**HOW TO COMPLETE THIS TASK**
Reproduce exactly, and solely, the lines running from the top of the data below through the line with "Clarks Island, ME.", both inclusive. Omit pictures.

**THE DATA**
------------------------
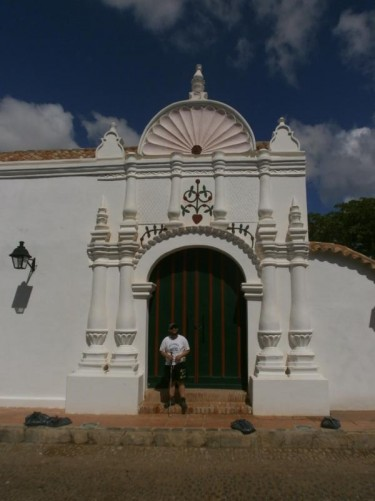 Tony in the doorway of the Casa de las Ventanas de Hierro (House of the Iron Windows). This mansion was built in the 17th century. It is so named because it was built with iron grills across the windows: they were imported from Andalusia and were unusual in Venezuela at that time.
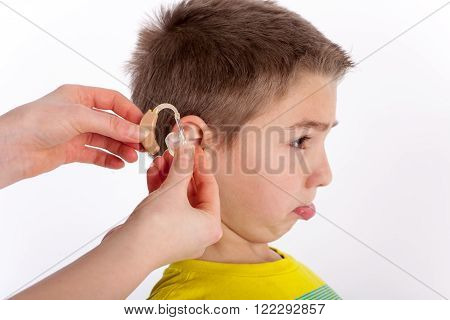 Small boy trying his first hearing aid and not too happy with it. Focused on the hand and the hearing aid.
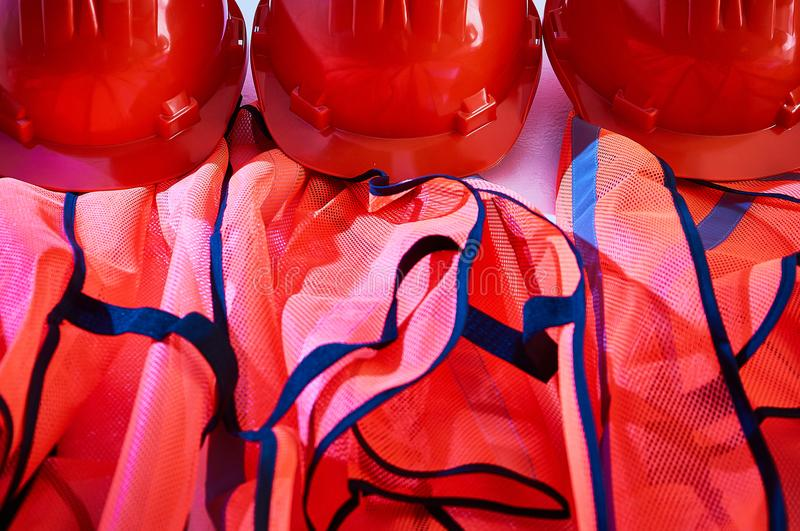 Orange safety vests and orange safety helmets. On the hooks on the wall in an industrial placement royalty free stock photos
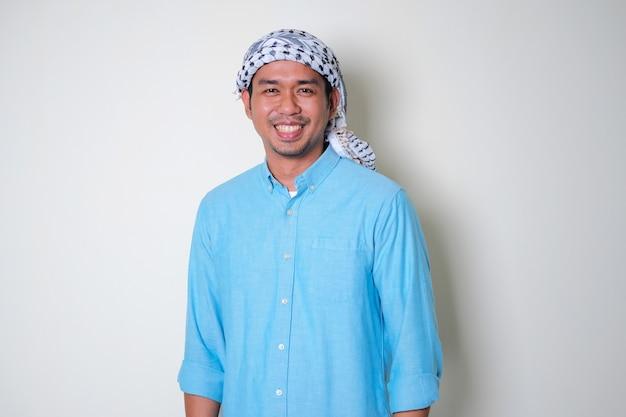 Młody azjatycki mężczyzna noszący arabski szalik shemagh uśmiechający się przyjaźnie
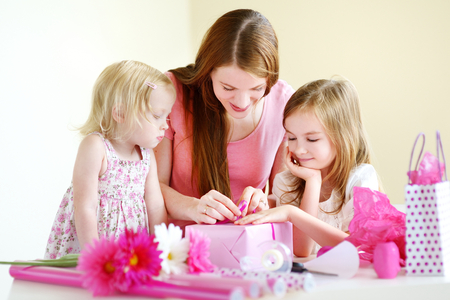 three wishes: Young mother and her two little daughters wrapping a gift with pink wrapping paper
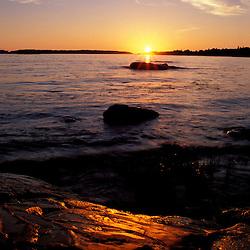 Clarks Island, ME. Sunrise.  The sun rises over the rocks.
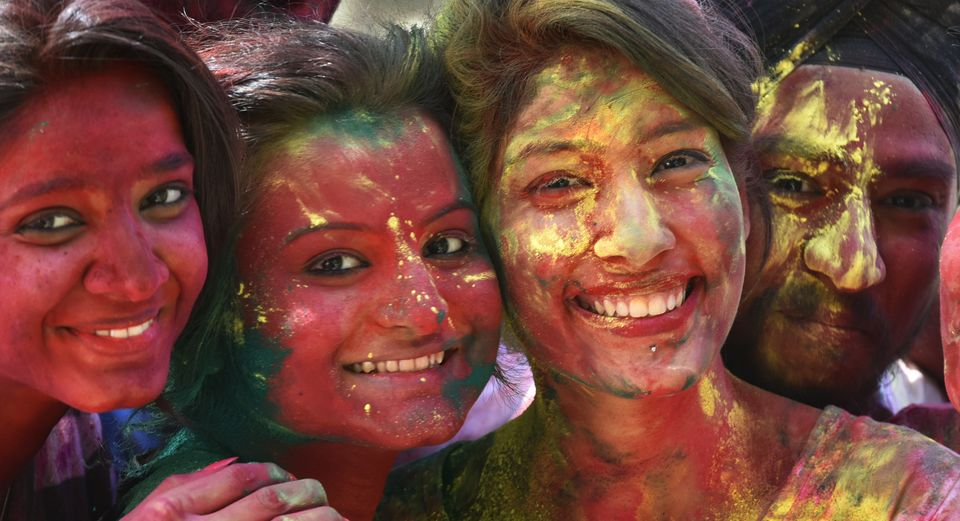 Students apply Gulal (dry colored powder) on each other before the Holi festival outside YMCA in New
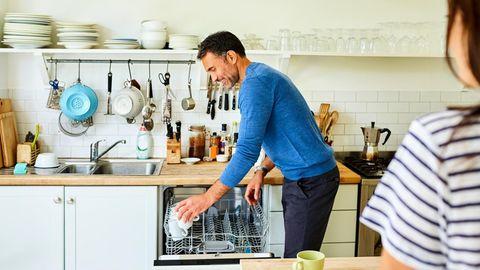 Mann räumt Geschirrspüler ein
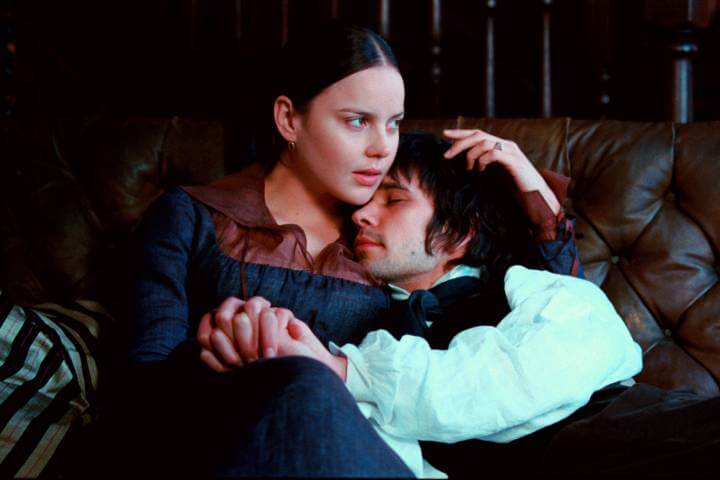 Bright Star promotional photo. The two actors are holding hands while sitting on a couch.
------------------------
**PROBLEM SOLUTION**
 Tony in the doorway of the Casa de las Ventanas de Hierro (House of the Iron Windows). This mansion was built in the 17th century. It is so named because it was built with iron grills across the windows: they were imported from Andalusia and were unusual in Venezuela at that time.
 Small boy trying his first hearing aid and not too happy with it. Focused on the hand and the hearing aid.
 Orange safety vests and orange safety helmets. On the hooks on the wall in an industrial placement royalty free stock photos
 Młody azjatycki mężczyzna noszący arabski szalik shemagh uśmiechający się przyjaźnie
 three wishes: Young mother and her two little daughters wrapping a gift with pink wrapping paper
 Clarks Island, ME. Sunrise.  The sun rises over the rocks.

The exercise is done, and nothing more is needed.